Location
- Country: United States
- State: New York
- Region: Western New York

Physical characteristics
- • location: Tabor Corners, Livingston County
- • coordinates: 42°39′26″N 77°31′56″W﻿ / ﻿42.65722°N 77.53222°W
- Mouth: Chemung River
- • location: Painted Post, Steuben County
- • coordinates: 42°09′07″N 77°05′25″W﻿ / ﻿42.15194°N 77.09028°W
- Length: 58.5 mi (94.1 km)
- Basin size: 474.3 sq mi (1,228 km^{2})
- • location: Campbell
- • average: 467 cu ft/s (13.2 m^{3}/s)
- • minimum: 8 cu ft/s (0.23 m^{3}/s) (September 6, 1934)
- • maximum: 41,100 cu ft/s (1,160 m^{3}/s) (July 8, 1935)

= Cohocton River =

River in New York, United States

The Cohocton River, sometimes referred to as the Conhocton River, is a 58.5 mi tributary of the Chemung River in western New York in the United States. Via the Chemung River, it is part of the Susquehanna River watershed, flowing to the Chesapeake Bay. The name "Cohocton" is derived from an Iroquois term, Ga-ha-to, meaning "log floating in the water" or "trees in the water".

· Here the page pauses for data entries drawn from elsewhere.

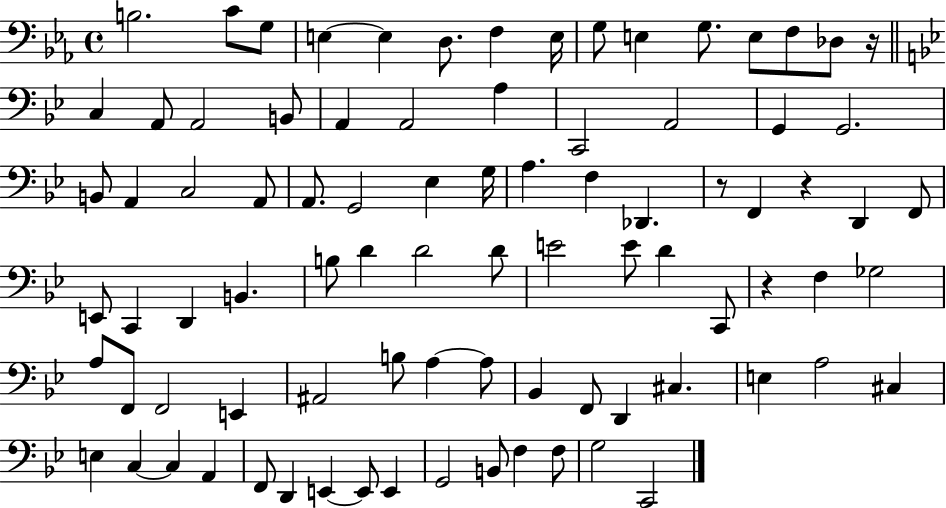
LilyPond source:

{
  \clef bass
  \time 4/4
  \defaultTimeSignature
  \key ees \major
  b2. c'8 g8 | e4~~ e4 d8. f4 e16 | g8 e4 g8. e8 f8 des8 r16 | \bar "||" \break \key g \minor c4 a,8 a,2 b,8 | a,4 a,2 a4 | c,2 a,2 | g,4 g,2. | \break b,8 a,4 c2 a,8 | a,8. g,2 ees4 g16 | a4. f4 des,4. | r8 f,4 r4 d,4 f,8 | \break e,8 c,4 d,4 b,4. | b8 d'4 d'2 d'8 | e'2 e'8 d'4 c,8 | r4 f4 ges2 | \break a8 f,8 f,2 e,4 | ais,2 b8 a4~~ a8 | bes,4 f,8 d,4 cis4. | e4 a2 cis4 | \break e4 c4~~ c4 a,4 | f,8 d,4 e,4~~ e,8 e,4 | g,2 b,8 f4 f8 | g2 c,2 | \break \bar "|."
}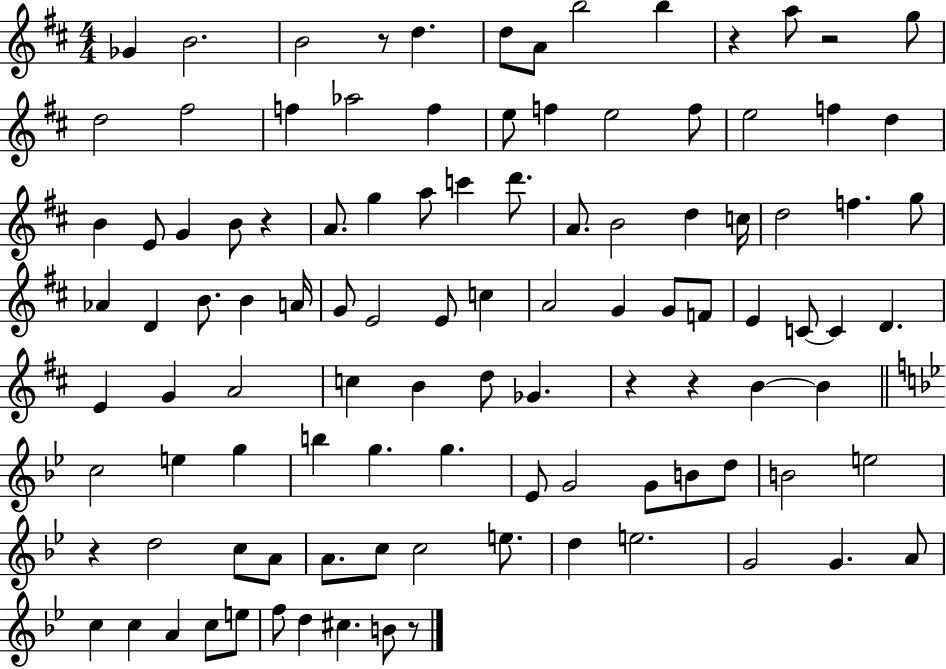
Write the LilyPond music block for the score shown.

{
  \clef treble
  \numericTimeSignature
  \time 4/4
  \key d \major
  ges'4 b'2. | b'2 r8 d''4. | d''8 a'8 b''2 b''4 | r4 a''8 r2 g''8 | \break d''2 fis''2 | f''4 aes''2 f''4 | e''8 f''4 e''2 f''8 | e''2 f''4 d''4 | \break b'4 e'8 g'4 b'8 r4 | a'8. g''4 a''8 c'''4 d'''8. | a'8. b'2 d''4 c''16 | d''2 f''4. g''8 | \break aes'4 d'4 b'8. b'4 a'16 | g'8 e'2 e'8 c''4 | a'2 g'4 g'8 f'8 | e'4 c'8~~ c'4 d'4. | \break e'4 g'4 a'2 | c''4 b'4 d''8 ges'4. | r4 r4 b'4~~ b'4 | \bar "||" \break \key bes \major c''2 e''4 g''4 | b''4 g''4. g''4. | ees'8 g'2 g'8 b'8 d''8 | b'2 e''2 | \break r4 d''2 c''8 a'8 | a'8. c''8 c''2 e''8. | d''4 e''2. | g'2 g'4. a'8 | \break c''4 c''4 a'4 c''8 e''8 | f''8 d''4 cis''4. b'8 r8 | \bar "|."
}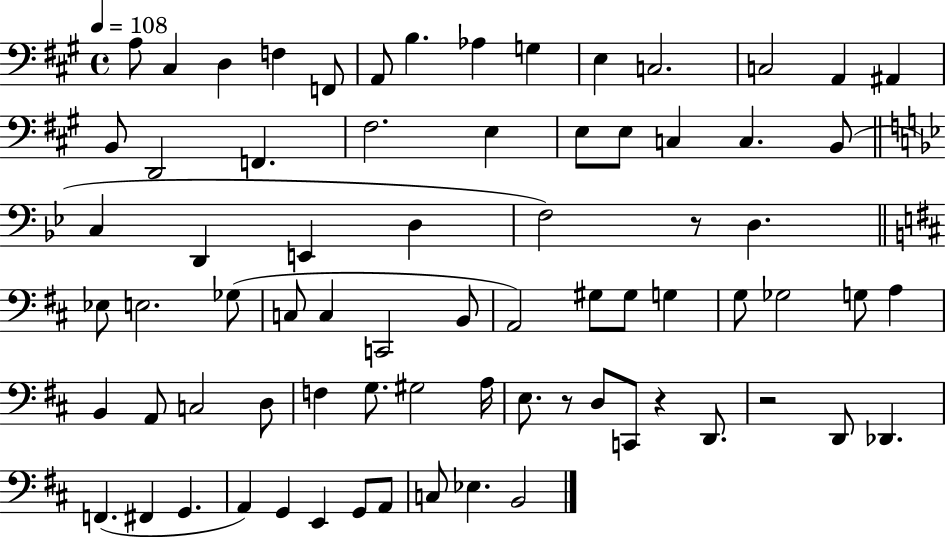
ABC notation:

X:1
T:Untitled
M:4/4
L:1/4
K:A
A,/2 ^C, D, F, F,,/2 A,,/2 B, _A, G, E, C,2 C,2 A,, ^A,, B,,/2 D,,2 F,, ^F,2 E, E,/2 E,/2 C, C, B,,/2 C, D,, E,, D, F,2 z/2 D, _E,/2 E,2 _G,/2 C,/2 C, C,,2 B,,/2 A,,2 ^G,/2 ^G,/2 G, G,/2 _G,2 G,/2 A, B,, A,,/2 C,2 D,/2 F, G,/2 ^G,2 A,/4 E,/2 z/2 D,/2 C,,/2 z D,,/2 z2 D,,/2 _D,, F,, ^F,, G,, A,, G,, E,, G,,/2 A,,/2 C,/2 _E, B,,2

New York State Route 17 follows the valley of the river along much of its route through Steuben County. The river is a popular destination for fly fishing.

==History==
In the 1820s the New York State Legislature commissioned a study for the building of a canal that would link the Cohocton at Bath to Keuka Lake (Crooked Lake) and Seneca Lake. The Crooked Lake Canal connecting the two lakes was built, but the link to the Cohocton was never completed.

==Course and watershed==
The Cohocton River rises in southeastern Livingston County, approximately 15 mi northeast of Dansville in Tabor Corners. It flows generally southeast through rural Steuben County, in a winding course through a valley of the Allegheny Plateau, past Cohocton, Avoca and Bath. At Painted Post, just west of Corning, it is joined by the Tioga River from the southwest to form the Chemung, a tributary of the Susquehanna River.

The 474.3 sqmi watershed of the Cohocton River is largely undeveloped, with 61.9 percent being forested, 35.8 percent in agriculture, and only 1.5 percent urban.